Going line by line through the listing, how many lines hold "black"? State nothing but the number.

=== Section Start ===

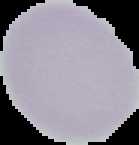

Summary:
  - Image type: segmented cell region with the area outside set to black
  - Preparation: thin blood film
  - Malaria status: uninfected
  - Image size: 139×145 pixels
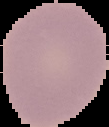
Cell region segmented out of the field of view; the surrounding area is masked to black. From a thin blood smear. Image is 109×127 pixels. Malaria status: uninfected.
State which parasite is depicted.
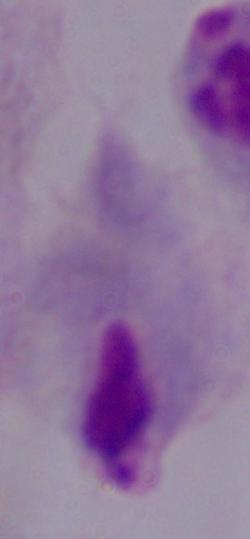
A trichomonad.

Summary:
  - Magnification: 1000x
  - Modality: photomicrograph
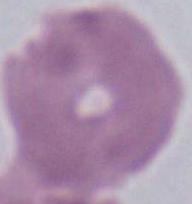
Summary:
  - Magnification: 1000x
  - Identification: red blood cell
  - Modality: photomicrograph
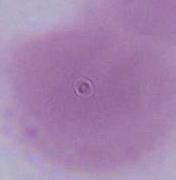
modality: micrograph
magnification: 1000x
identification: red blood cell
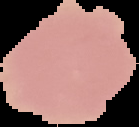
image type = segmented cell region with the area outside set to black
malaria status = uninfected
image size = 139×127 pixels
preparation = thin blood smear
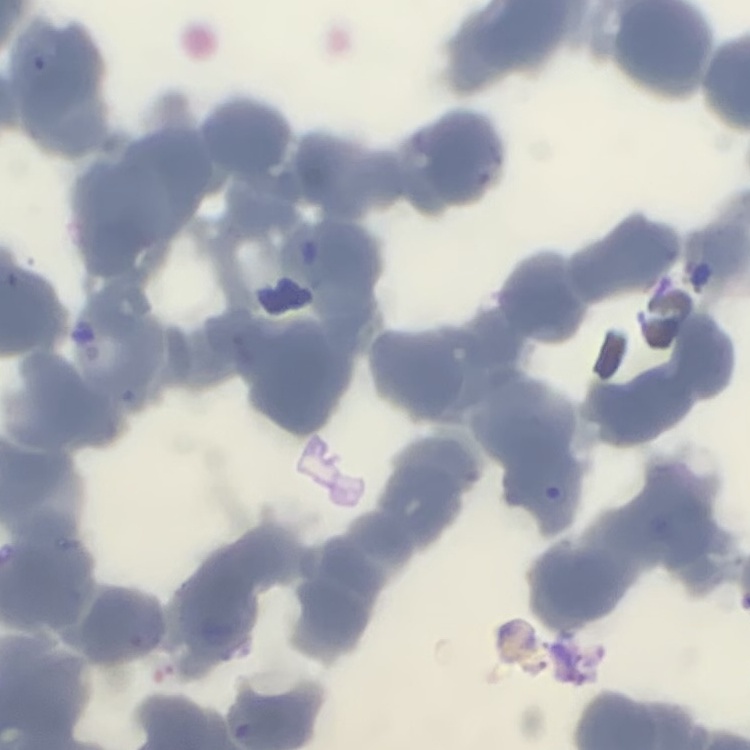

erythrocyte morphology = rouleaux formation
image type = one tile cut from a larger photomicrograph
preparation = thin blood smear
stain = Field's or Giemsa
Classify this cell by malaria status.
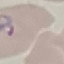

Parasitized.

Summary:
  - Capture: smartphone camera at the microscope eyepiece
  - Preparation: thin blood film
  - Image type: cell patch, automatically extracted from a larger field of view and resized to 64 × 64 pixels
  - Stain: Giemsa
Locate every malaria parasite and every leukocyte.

=== Section End ===

• COMPLETED EXERCISE:
3